D'autres facteurs peuvent aussi avoir une influence :
- La nécessité d'obtenir une réponse rapide selon les besoins de santé ou en matière de développement de l'enfant et l'incidence sur son développement d'un retard dans la prestation de services et de mesures de soutien;
- Si l'enfant a eu l'occasion de se prononcer sur toutes les questions le touchant en fonction de sa capacité et de sa maturité liées à son stade de développement.
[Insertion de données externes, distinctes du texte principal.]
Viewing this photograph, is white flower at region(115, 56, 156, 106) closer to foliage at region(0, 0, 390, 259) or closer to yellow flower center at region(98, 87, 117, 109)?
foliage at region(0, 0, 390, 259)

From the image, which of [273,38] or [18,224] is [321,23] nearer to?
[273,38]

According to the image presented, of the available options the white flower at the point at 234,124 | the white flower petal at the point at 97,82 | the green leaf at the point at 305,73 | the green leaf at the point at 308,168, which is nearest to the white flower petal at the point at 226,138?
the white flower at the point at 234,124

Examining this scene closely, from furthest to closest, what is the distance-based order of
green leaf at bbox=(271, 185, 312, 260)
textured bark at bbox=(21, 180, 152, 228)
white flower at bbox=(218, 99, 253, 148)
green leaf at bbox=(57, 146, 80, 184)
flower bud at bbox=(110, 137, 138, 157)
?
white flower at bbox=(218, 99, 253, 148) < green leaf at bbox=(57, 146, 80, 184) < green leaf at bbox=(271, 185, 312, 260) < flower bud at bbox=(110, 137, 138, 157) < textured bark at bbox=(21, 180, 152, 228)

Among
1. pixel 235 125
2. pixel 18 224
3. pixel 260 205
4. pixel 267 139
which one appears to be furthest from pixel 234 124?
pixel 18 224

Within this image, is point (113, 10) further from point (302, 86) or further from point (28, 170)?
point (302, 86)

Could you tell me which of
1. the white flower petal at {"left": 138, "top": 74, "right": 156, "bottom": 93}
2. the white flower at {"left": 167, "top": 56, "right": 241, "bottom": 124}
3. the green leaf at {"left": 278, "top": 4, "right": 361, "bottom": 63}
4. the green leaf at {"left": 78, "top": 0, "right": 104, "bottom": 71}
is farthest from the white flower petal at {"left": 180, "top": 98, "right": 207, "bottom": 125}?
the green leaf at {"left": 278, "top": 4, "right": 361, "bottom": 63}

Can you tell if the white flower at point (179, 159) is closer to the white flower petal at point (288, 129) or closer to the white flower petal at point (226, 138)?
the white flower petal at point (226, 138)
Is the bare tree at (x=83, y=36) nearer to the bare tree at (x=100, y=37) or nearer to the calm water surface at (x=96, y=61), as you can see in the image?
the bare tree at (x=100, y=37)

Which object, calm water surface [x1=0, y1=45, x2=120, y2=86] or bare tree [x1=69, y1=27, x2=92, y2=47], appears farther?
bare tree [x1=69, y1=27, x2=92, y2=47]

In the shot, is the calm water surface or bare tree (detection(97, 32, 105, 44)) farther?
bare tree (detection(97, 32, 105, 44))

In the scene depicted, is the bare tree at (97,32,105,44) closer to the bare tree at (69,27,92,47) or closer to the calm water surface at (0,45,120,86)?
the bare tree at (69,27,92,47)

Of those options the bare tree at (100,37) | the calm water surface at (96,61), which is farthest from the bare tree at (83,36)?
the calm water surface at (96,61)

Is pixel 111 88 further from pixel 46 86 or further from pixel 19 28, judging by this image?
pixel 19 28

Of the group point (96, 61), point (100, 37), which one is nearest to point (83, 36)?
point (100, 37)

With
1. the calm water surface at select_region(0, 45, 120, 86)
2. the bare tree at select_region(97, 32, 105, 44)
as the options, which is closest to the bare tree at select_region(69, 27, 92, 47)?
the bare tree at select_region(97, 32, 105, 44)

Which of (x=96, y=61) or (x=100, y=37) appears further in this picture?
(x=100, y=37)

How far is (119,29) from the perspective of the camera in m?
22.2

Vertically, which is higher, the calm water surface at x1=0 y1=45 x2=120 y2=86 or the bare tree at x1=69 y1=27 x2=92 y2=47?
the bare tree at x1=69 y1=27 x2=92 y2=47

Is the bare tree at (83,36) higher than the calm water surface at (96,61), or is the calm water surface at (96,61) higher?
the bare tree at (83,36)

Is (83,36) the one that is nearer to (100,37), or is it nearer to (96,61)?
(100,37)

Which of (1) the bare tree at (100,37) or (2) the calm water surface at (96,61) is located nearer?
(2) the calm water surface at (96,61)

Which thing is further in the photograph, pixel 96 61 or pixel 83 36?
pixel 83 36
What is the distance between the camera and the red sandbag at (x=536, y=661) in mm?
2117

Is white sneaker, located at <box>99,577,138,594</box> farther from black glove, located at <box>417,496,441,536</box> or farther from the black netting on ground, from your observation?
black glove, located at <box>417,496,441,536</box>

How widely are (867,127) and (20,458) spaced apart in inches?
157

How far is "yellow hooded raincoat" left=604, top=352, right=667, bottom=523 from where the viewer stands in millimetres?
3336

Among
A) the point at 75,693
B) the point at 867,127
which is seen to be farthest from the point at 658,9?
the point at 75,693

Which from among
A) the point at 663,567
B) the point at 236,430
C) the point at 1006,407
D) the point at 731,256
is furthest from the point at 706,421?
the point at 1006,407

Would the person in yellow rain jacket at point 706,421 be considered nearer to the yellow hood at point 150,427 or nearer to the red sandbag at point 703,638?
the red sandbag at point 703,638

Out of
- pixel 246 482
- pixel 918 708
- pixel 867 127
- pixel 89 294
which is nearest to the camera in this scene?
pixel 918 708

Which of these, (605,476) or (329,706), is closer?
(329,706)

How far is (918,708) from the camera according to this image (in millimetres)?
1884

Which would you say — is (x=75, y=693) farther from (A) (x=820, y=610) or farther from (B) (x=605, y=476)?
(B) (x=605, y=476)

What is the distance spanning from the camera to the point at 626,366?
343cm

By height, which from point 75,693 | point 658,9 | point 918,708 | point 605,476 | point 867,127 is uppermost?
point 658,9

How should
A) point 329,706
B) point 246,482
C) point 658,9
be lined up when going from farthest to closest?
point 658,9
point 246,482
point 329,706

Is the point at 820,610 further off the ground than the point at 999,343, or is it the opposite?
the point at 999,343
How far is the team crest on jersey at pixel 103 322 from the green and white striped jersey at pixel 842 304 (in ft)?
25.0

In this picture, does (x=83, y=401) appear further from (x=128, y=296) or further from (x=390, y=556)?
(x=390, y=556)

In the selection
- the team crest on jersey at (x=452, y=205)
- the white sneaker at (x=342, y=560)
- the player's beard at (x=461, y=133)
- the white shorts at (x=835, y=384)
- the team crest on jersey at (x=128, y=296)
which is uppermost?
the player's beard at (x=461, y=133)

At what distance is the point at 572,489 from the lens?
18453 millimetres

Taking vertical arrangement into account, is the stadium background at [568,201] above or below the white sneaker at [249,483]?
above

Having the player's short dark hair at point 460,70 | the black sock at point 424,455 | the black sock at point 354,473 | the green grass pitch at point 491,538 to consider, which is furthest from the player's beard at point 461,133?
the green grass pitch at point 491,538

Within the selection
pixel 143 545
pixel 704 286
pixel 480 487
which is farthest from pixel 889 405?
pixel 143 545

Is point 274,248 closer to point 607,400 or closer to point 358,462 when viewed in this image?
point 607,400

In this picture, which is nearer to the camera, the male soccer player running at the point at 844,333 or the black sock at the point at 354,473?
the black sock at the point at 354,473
Les questions suivantes orientent une approche globale de l'intérêt supérieur de l'enfant au moment d'évaluer une demande d'application du principe de Jordan :
- A‑t‑on pris en considération l'ensemble de la situation de l'enfant et ses besoins, y compris son bien‑être physique, émotionnel et spirituel en ce qui a trait à son droit de grandir en tant que membre de son groupe culturel?
- A-t-on pris en considération le respect et la protection des droits de l'enfant en tant que membre des Premières Nations?
- Les mesures prises permettront‑elles à l'enfant de conserver un sens de l'identité, d'appartenance, d'acceptation et de connexion au sein de sa communauté?
- Comprenez‑vous les circonstances de l'enfant et l'incidence possible sur son bien‑être et son développement?
- A‑t‑on pris en considération la protection de la sécurité et de l'intégrité des soins offerts à l'enfant au sein de sa famille et de sa communauté?
- Les droits de l'enfant relatifs à l'éducation, à la santé et à la sécurité ont‑ils été respectés?
- Les points de vue de l'enfant ont‑ils été pris en compte et une importance leur a‑t‑elle été accordée en fonction de l'âge et du degré de maturité de ce dernier?